> AUSZUFÜHRENDE AUFGABE
Gib die Zeilen unten bitte als JSON-Liste von Zeichenketten wieder, eine Zeichenkette pro Zeile und ohne Leerzeilen. Verweise auf Bilder lässt du dabei weg.

[Bildbasierte räumliche Fragen]
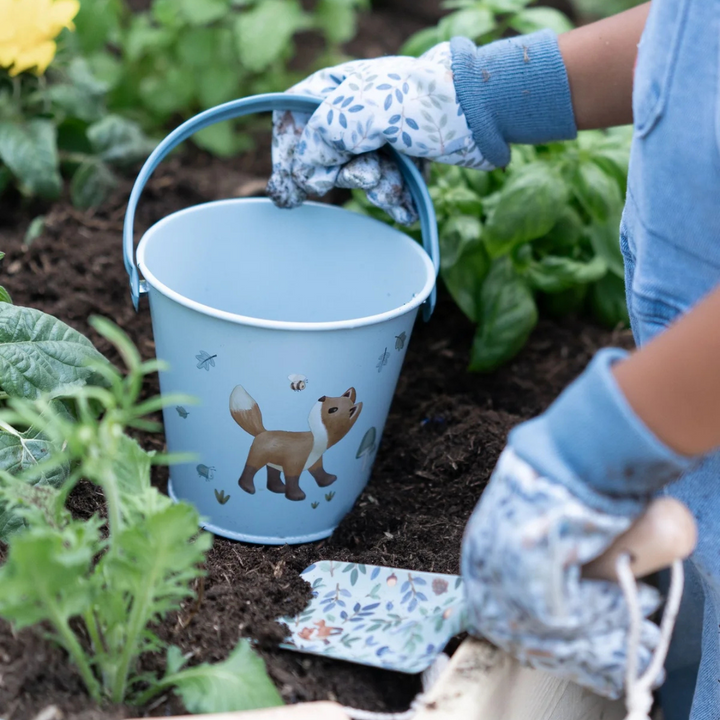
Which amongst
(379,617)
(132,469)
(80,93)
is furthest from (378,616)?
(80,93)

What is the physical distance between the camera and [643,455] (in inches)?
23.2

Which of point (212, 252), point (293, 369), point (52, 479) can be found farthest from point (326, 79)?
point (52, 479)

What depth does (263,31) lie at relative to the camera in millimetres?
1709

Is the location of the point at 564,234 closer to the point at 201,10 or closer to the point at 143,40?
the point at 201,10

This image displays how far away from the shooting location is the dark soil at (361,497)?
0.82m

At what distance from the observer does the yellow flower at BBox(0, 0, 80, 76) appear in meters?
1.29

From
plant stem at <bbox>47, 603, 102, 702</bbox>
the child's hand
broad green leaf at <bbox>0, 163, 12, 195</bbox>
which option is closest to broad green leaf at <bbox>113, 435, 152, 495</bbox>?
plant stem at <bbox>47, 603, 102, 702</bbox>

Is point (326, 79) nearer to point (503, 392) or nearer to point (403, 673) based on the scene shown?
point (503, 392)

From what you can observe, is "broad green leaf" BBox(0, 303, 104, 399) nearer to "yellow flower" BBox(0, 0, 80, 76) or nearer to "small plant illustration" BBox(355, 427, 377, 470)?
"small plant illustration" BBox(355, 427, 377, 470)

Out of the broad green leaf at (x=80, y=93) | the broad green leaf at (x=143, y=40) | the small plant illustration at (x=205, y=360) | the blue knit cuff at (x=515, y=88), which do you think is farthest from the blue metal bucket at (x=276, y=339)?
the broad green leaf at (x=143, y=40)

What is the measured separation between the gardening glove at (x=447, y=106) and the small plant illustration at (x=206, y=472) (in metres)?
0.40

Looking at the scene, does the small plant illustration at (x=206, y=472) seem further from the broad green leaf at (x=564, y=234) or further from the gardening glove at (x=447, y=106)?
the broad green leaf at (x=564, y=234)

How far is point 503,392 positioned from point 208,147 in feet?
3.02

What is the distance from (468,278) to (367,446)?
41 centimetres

> LÖSUNG
[
  "Which amongst",
  "(379,617)",
  "(132,469)",
  "(80,93)",
  "is furthest from (378,616)?",
  "(80,93)",
  "What is the physical distance between the camera and [643,455] (in inches)?",
  "23.2",
  "Which of point (212, 252), point (293, 369), point (52, 479) can be found farthest from point (326, 79)?",
  "point (52, 479)",
  "What depth does (263,31) lie at relative to the camera in millimetres?",
  "1709",
  "Is the location of the point at 564,234 closer to the point at 201,10 or closer to the point at 143,40?",
  "the point at 201,10",
  "This image displays how far away from the shooting location is the dark soil at (361,497)?",
  "0.82m",
  "At what distance from the observer does the yellow flower at BBox(0, 0, 80, 76) appear in meters?",
  "1.29",
  "From",
  "plant stem at <bbox>47, 603, 102, 702</bbox>",
  "the child's hand",
  "broad green leaf at <bbox>0, 163, 12, 195</bbox>",
  "which option is closest to broad green leaf at <bbox>113, 435, 152, 495</bbox>?",
  "plant stem at <bbox>47, 603, 102, 702</bbox>",
  "Is point (326, 79) nearer to point (503, 392) or nearer to point (403, 673) based on the scene shown?",
  "point (503, 392)",
  "From what you can observe, is \"broad green leaf\" BBox(0, 303, 104, 399) nearer to \"yellow flower\" BBox(0, 0, 80, 76) or nearer to \"small plant illustration\" BBox(355, 427, 377, 470)?",
  "\"small plant illustration\" BBox(355, 427, 377, 470)",
  "Out of the broad green leaf at (x=80, y=93) | the broad green leaf at (x=143, y=40) | the small plant illustration at (x=205, y=360) | the blue knit cuff at (x=515, y=88), which do you think is farthest from the blue metal bucket at (x=276, y=339)?",
  "the broad green leaf at (x=143, y=40)",
  "What is the measured separation between the gardening glove at (x=447, y=106) and the small plant illustration at (x=206, y=472) (in metres)?",
  "0.40",
  "Looking at the scene, does the small plant illustration at (x=206, y=472) seem further from the broad green leaf at (x=564, y=234) or further from the gardening glove at (x=447, y=106)?",
  "the broad green leaf at (x=564, y=234)",
  "How far is point 503,392 positioned from point 208,147 in feet?",
  "3.02",
  "What is the distance from (468,278) to (367,446)?",
  "41 centimetres"
]